2. Witnesses : credibility, impeachment, etc.: conviction of misdemeanor. II. One of the witnesses for the proponent was confronted, when cross-examined, with an indictment which had been found against him some 20 years ago, and with his written plea of guilty thereto. The charge in that indictment was that of unlawfully obstructing the course of justice by spiriting away a witness. Over objection, the witness was - interrogated, on cross-ex-animation, concerning the indictment and the plea, both of which were identified and offered in evidence. The trial court ruled out such cross-examination as “improper and incompetent.” Complaint is now urged against such ruling. Counsel for appellant state the point in their brief as follows:

“The court excluded the testimony, doubtless, upon the theory that the crime charged in the indictment was not felony, and hence the matter did not fall within the provisions of 4613 of the Code, which authorizes the interrogation of a witness as to his previous conviction for a felony. The right to the introduction of the testimony was not claimed under this section, but is claimed on the theory that the crime charged in the indictment, Exhibit 7, was an infamous' one, even though not a felony; and hence the matter would be governed by the provisions of 4602 of the Code, rather than by 4613 of the Code.”

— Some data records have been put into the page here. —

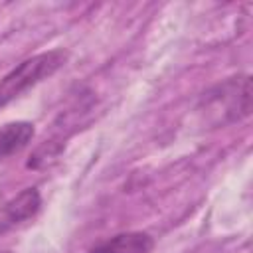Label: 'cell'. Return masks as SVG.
I'll list each match as a JSON object with an SVG mask.
<instances>
[{
    "instance_id": "cell-1",
    "label": "cell",
    "mask_w": 253,
    "mask_h": 253,
    "mask_svg": "<svg viewBox=\"0 0 253 253\" xmlns=\"http://www.w3.org/2000/svg\"><path fill=\"white\" fill-rule=\"evenodd\" d=\"M198 113L213 126H225L247 119L251 113V77L235 75L213 85L202 95Z\"/></svg>"
},
{
    "instance_id": "cell-2",
    "label": "cell",
    "mask_w": 253,
    "mask_h": 253,
    "mask_svg": "<svg viewBox=\"0 0 253 253\" xmlns=\"http://www.w3.org/2000/svg\"><path fill=\"white\" fill-rule=\"evenodd\" d=\"M67 57L69 53L65 49H49L24 59L0 81V107L12 103L40 81L51 77L57 69L65 65Z\"/></svg>"
},
{
    "instance_id": "cell-3",
    "label": "cell",
    "mask_w": 253,
    "mask_h": 253,
    "mask_svg": "<svg viewBox=\"0 0 253 253\" xmlns=\"http://www.w3.org/2000/svg\"><path fill=\"white\" fill-rule=\"evenodd\" d=\"M152 249H154V239L148 233L126 231L97 243L87 253H150Z\"/></svg>"
},
{
    "instance_id": "cell-4",
    "label": "cell",
    "mask_w": 253,
    "mask_h": 253,
    "mask_svg": "<svg viewBox=\"0 0 253 253\" xmlns=\"http://www.w3.org/2000/svg\"><path fill=\"white\" fill-rule=\"evenodd\" d=\"M42 196L36 188H26L18 196H14L2 210V217L6 225H18L40 211Z\"/></svg>"
},
{
    "instance_id": "cell-5",
    "label": "cell",
    "mask_w": 253,
    "mask_h": 253,
    "mask_svg": "<svg viewBox=\"0 0 253 253\" xmlns=\"http://www.w3.org/2000/svg\"><path fill=\"white\" fill-rule=\"evenodd\" d=\"M34 125L28 121H14L0 126V160L20 152L34 138Z\"/></svg>"
},
{
    "instance_id": "cell-6",
    "label": "cell",
    "mask_w": 253,
    "mask_h": 253,
    "mask_svg": "<svg viewBox=\"0 0 253 253\" xmlns=\"http://www.w3.org/2000/svg\"><path fill=\"white\" fill-rule=\"evenodd\" d=\"M63 150V140L61 138H49V140H43V144H40L34 154L30 156L28 160V168H45L49 164H53L57 160V156L61 154Z\"/></svg>"
},
{
    "instance_id": "cell-7",
    "label": "cell",
    "mask_w": 253,
    "mask_h": 253,
    "mask_svg": "<svg viewBox=\"0 0 253 253\" xmlns=\"http://www.w3.org/2000/svg\"><path fill=\"white\" fill-rule=\"evenodd\" d=\"M0 253H12V251H0Z\"/></svg>"
}]
</instances>
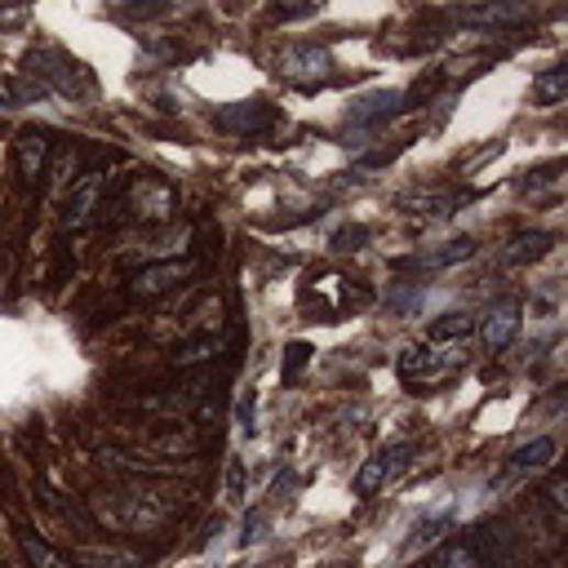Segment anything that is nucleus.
<instances>
[{
  "label": "nucleus",
  "mask_w": 568,
  "mask_h": 568,
  "mask_svg": "<svg viewBox=\"0 0 568 568\" xmlns=\"http://www.w3.org/2000/svg\"><path fill=\"white\" fill-rule=\"evenodd\" d=\"M178 511H182V498L174 489H147V485L93 498V515L102 524H111V528H121V533H156Z\"/></svg>",
  "instance_id": "obj_1"
},
{
  "label": "nucleus",
  "mask_w": 568,
  "mask_h": 568,
  "mask_svg": "<svg viewBox=\"0 0 568 568\" xmlns=\"http://www.w3.org/2000/svg\"><path fill=\"white\" fill-rule=\"evenodd\" d=\"M178 213V191L160 178V174H134L116 204H111L107 218H116V222H169Z\"/></svg>",
  "instance_id": "obj_2"
},
{
  "label": "nucleus",
  "mask_w": 568,
  "mask_h": 568,
  "mask_svg": "<svg viewBox=\"0 0 568 568\" xmlns=\"http://www.w3.org/2000/svg\"><path fill=\"white\" fill-rule=\"evenodd\" d=\"M27 67H32L27 71L32 80H41L45 89H58L63 98H89L93 93V76L76 58H67L63 49H32Z\"/></svg>",
  "instance_id": "obj_3"
},
{
  "label": "nucleus",
  "mask_w": 568,
  "mask_h": 568,
  "mask_svg": "<svg viewBox=\"0 0 568 568\" xmlns=\"http://www.w3.org/2000/svg\"><path fill=\"white\" fill-rule=\"evenodd\" d=\"M463 360H467V343H426V347H409L396 369L404 382H439Z\"/></svg>",
  "instance_id": "obj_4"
},
{
  "label": "nucleus",
  "mask_w": 568,
  "mask_h": 568,
  "mask_svg": "<svg viewBox=\"0 0 568 568\" xmlns=\"http://www.w3.org/2000/svg\"><path fill=\"white\" fill-rule=\"evenodd\" d=\"M191 276H196V258H165V263H147V267H138V271L125 280V293H130V298H138V302H152V298H165V293L182 289Z\"/></svg>",
  "instance_id": "obj_5"
},
{
  "label": "nucleus",
  "mask_w": 568,
  "mask_h": 568,
  "mask_svg": "<svg viewBox=\"0 0 568 568\" xmlns=\"http://www.w3.org/2000/svg\"><path fill=\"white\" fill-rule=\"evenodd\" d=\"M102 196H107V174L102 169H89L71 182L67 200H63V213H58V226L63 232H80V226H89L98 213H102Z\"/></svg>",
  "instance_id": "obj_6"
},
{
  "label": "nucleus",
  "mask_w": 568,
  "mask_h": 568,
  "mask_svg": "<svg viewBox=\"0 0 568 568\" xmlns=\"http://www.w3.org/2000/svg\"><path fill=\"white\" fill-rule=\"evenodd\" d=\"M458 23L476 32H506V27L533 23V5L528 0H480V5L458 10Z\"/></svg>",
  "instance_id": "obj_7"
},
{
  "label": "nucleus",
  "mask_w": 568,
  "mask_h": 568,
  "mask_svg": "<svg viewBox=\"0 0 568 568\" xmlns=\"http://www.w3.org/2000/svg\"><path fill=\"white\" fill-rule=\"evenodd\" d=\"M276 67H280V76L293 80V85H315V80L328 76L333 58H328V49H320V45H289Z\"/></svg>",
  "instance_id": "obj_8"
},
{
  "label": "nucleus",
  "mask_w": 568,
  "mask_h": 568,
  "mask_svg": "<svg viewBox=\"0 0 568 568\" xmlns=\"http://www.w3.org/2000/svg\"><path fill=\"white\" fill-rule=\"evenodd\" d=\"M218 125L226 134H267L276 125V107L271 102H232V107H222L218 111Z\"/></svg>",
  "instance_id": "obj_9"
},
{
  "label": "nucleus",
  "mask_w": 568,
  "mask_h": 568,
  "mask_svg": "<svg viewBox=\"0 0 568 568\" xmlns=\"http://www.w3.org/2000/svg\"><path fill=\"white\" fill-rule=\"evenodd\" d=\"M520 302L515 298H502L489 307V315L480 320V337H485V347L489 352H506L515 343V333H520Z\"/></svg>",
  "instance_id": "obj_10"
},
{
  "label": "nucleus",
  "mask_w": 568,
  "mask_h": 568,
  "mask_svg": "<svg viewBox=\"0 0 568 568\" xmlns=\"http://www.w3.org/2000/svg\"><path fill=\"white\" fill-rule=\"evenodd\" d=\"M404 458H413V444H391V448L374 453V458L356 471V498H374V493L387 485V476H391L396 467H404Z\"/></svg>",
  "instance_id": "obj_11"
},
{
  "label": "nucleus",
  "mask_w": 568,
  "mask_h": 568,
  "mask_svg": "<svg viewBox=\"0 0 568 568\" xmlns=\"http://www.w3.org/2000/svg\"><path fill=\"white\" fill-rule=\"evenodd\" d=\"M476 254V241L463 236V241H448V245H435V249H422L413 258H400L396 271H448V267H458Z\"/></svg>",
  "instance_id": "obj_12"
},
{
  "label": "nucleus",
  "mask_w": 568,
  "mask_h": 568,
  "mask_svg": "<svg viewBox=\"0 0 568 568\" xmlns=\"http://www.w3.org/2000/svg\"><path fill=\"white\" fill-rule=\"evenodd\" d=\"M400 111H404V93H396V89H378V93H365V98H356V102H352L347 121H352L356 130H374V125H382V121L400 116Z\"/></svg>",
  "instance_id": "obj_13"
},
{
  "label": "nucleus",
  "mask_w": 568,
  "mask_h": 568,
  "mask_svg": "<svg viewBox=\"0 0 568 568\" xmlns=\"http://www.w3.org/2000/svg\"><path fill=\"white\" fill-rule=\"evenodd\" d=\"M458 204H467V191H439V187H422V191H404L396 200V209L413 213V218H448Z\"/></svg>",
  "instance_id": "obj_14"
},
{
  "label": "nucleus",
  "mask_w": 568,
  "mask_h": 568,
  "mask_svg": "<svg viewBox=\"0 0 568 568\" xmlns=\"http://www.w3.org/2000/svg\"><path fill=\"white\" fill-rule=\"evenodd\" d=\"M49 152H54V143H49V134H45V130H23V134H19V143H14L19 178H23V182L45 178V169H49Z\"/></svg>",
  "instance_id": "obj_15"
},
{
  "label": "nucleus",
  "mask_w": 568,
  "mask_h": 568,
  "mask_svg": "<svg viewBox=\"0 0 568 568\" xmlns=\"http://www.w3.org/2000/svg\"><path fill=\"white\" fill-rule=\"evenodd\" d=\"M555 458H559L555 435H537V439H528V444H520V448L511 453L506 471H511V476H542V471L555 467Z\"/></svg>",
  "instance_id": "obj_16"
},
{
  "label": "nucleus",
  "mask_w": 568,
  "mask_h": 568,
  "mask_svg": "<svg viewBox=\"0 0 568 568\" xmlns=\"http://www.w3.org/2000/svg\"><path fill=\"white\" fill-rule=\"evenodd\" d=\"M550 245H555V236H550V232H520V236H511V241H506V249H502V267L537 263V258H546V254H550Z\"/></svg>",
  "instance_id": "obj_17"
},
{
  "label": "nucleus",
  "mask_w": 568,
  "mask_h": 568,
  "mask_svg": "<svg viewBox=\"0 0 568 568\" xmlns=\"http://www.w3.org/2000/svg\"><path fill=\"white\" fill-rule=\"evenodd\" d=\"M71 564H80V568H138L143 555L138 550H121V546H76Z\"/></svg>",
  "instance_id": "obj_18"
},
{
  "label": "nucleus",
  "mask_w": 568,
  "mask_h": 568,
  "mask_svg": "<svg viewBox=\"0 0 568 568\" xmlns=\"http://www.w3.org/2000/svg\"><path fill=\"white\" fill-rule=\"evenodd\" d=\"M19 546H23V559L32 564V568H76L71 564V555H63L58 546H49L45 537H36V533H19Z\"/></svg>",
  "instance_id": "obj_19"
},
{
  "label": "nucleus",
  "mask_w": 568,
  "mask_h": 568,
  "mask_svg": "<svg viewBox=\"0 0 568 568\" xmlns=\"http://www.w3.org/2000/svg\"><path fill=\"white\" fill-rule=\"evenodd\" d=\"M476 333V320L471 315H439L426 333V343H467V337Z\"/></svg>",
  "instance_id": "obj_20"
},
{
  "label": "nucleus",
  "mask_w": 568,
  "mask_h": 568,
  "mask_svg": "<svg viewBox=\"0 0 568 568\" xmlns=\"http://www.w3.org/2000/svg\"><path fill=\"white\" fill-rule=\"evenodd\" d=\"M533 98H537L542 107H559V102L568 98V71H564V67L542 71V76L533 80Z\"/></svg>",
  "instance_id": "obj_21"
},
{
  "label": "nucleus",
  "mask_w": 568,
  "mask_h": 568,
  "mask_svg": "<svg viewBox=\"0 0 568 568\" xmlns=\"http://www.w3.org/2000/svg\"><path fill=\"white\" fill-rule=\"evenodd\" d=\"M431 568H489V564L480 559V550H476L471 542H453V546H444V550L431 559Z\"/></svg>",
  "instance_id": "obj_22"
},
{
  "label": "nucleus",
  "mask_w": 568,
  "mask_h": 568,
  "mask_svg": "<svg viewBox=\"0 0 568 568\" xmlns=\"http://www.w3.org/2000/svg\"><path fill=\"white\" fill-rule=\"evenodd\" d=\"M218 352H222V337H200V343H191L174 356V365H200V360H213Z\"/></svg>",
  "instance_id": "obj_23"
},
{
  "label": "nucleus",
  "mask_w": 568,
  "mask_h": 568,
  "mask_svg": "<svg viewBox=\"0 0 568 568\" xmlns=\"http://www.w3.org/2000/svg\"><path fill=\"white\" fill-rule=\"evenodd\" d=\"M448 520H453L448 511H439V515H431L426 524H417V533H413V542H409V546L417 550L422 542H435V537H439V528H448Z\"/></svg>",
  "instance_id": "obj_24"
},
{
  "label": "nucleus",
  "mask_w": 568,
  "mask_h": 568,
  "mask_svg": "<svg viewBox=\"0 0 568 568\" xmlns=\"http://www.w3.org/2000/svg\"><path fill=\"white\" fill-rule=\"evenodd\" d=\"M226 498H232V502H245V463H232V467H226Z\"/></svg>",
  "instance_id": "obj_25"
},
{
  "label": "nucleus",
  "mask_w": 568,
  "mask_h": 568,
  "mask_svg": "<svg viewBox=\"0 0 568 568\" xmlns=\"http://www.w3.org/2000/svg\"><path fill=\"white\" fill-rule=\"evenodd\" d=\"M564 493H568V485L555 476V480H550V489H546V502H550V511H555V524L564 520V506H568V498H564Z\"/></svg>",
  "instance_id": "obj_26"
},
{
  "label": "nucleus",
  "mask_w": 568,
  "mask_h": 568,
  "mask_svg": "<svg viewBox=\"0 0 568 568\" xmlns=\"http://www.w3.org/2000/svg\"><path fill=\"white\" fill-rule=\"evenodd\" d=\"M307 356H311V347H307V343H293V347H289V360H285V374L293 378V374L307 365Z\"/></svg>",
  "instance_id": "obj_27"
},
{
  "label": "nucleus",
  "mask_w": 568,
  "mask_h": 568,
  "mask_svg": "<svg viewBox=\"0 0 568 568\" xmlns=\"http://www.w3.org/2000/svg\"><path fill=\"white\" fill-rule=\"evenodd\" d=\"M365 241H369V232H365V226H347L343 236H333V249H347V245H365Z\"/></svg>",
  "instance_id": "obj_28"
},
{
  "label": "nucleus",
  "mask_w": 568,
  "mask_h": 568,
  "mask_svg": "<svg viewBox=\"0 0 568 568\" xmlns=\"http://www.w3.org/2000/svg\"><path fill=\"white\" fill-rule=\"evenodd\" d=\"M276 5H302V0H276Z\"/></svg>",
  "instance_id": "obj_29"
}]
</instances>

[1312]*1312If counsel had made the point in the lower court as they have made it here, they would be in a better position to ask review of the ruling. It is undoubtedly true that the ruling of the court was predicated upon the provisions of Section 4613 of the Code. There was no suggestion to that court that the offer was made in pursuance of the provisions of Section 4602 of the Code. This section of our statute has been rendered a quiescent one. If any evidence has ever been received exclusively pursuant thereto in any case, it does not appear in the annotations. The only case where its provisions appear to have been considered is Palmer v. Cedar Rapids & M. R. Co., 113 Iowa 442. In that case, the evidence was held properly rejected. The offer of the evidence by contestant could have been construed as pursuant to Section 4613. So construed, the ruling was right. In view of that fact, it was incumbent upon the contestant to be more specific in its disclosure of purpose to the lower court. If the ruling were erroneous, therefore, we should incline to hold that the error was not available to the appellant. But we think that the propriety of the cross-examination was governed by Section 4612, Code Supplement, 1913, which protected the witness against any cross-examination which would tend “to expose him to public ignominy * * * except as provided in the next section [4613].”

Section 4613 is:

“A witness may be interrogated as to his previous conviction for a felony. But no other proof is competent, except the record thereof.”

Section 4602 provides:

“Facts which have heretofore caused the exclusion of testimony may still be shown for the purpose of lessening its credibility.”

The indictment identified and offered was for a misdemeanor, and not for a felony. But appellant contends [1313]*1313that the misdemeanor was an infamous offense at common law, conviction for which rendered the witness incompetent to testify at all; and that, though such incompetency has been removed under our statute, the purpose of Section 4602 is to allow the fact to be shown, to lessen the credibility of the witness. Assuming this view, without now passing upon it, Section 4602 does not, in terms, permit such fact to be shown by an examination of the convicted person. Section 4612 expressly forbids such examination, except as permitted by Section 4613. The permission of Section 4613 applies only to convictions for felony. There is authority for holding that conviction for an infamous offense, though not a felony, may be shown by cross-examination of the convicted person.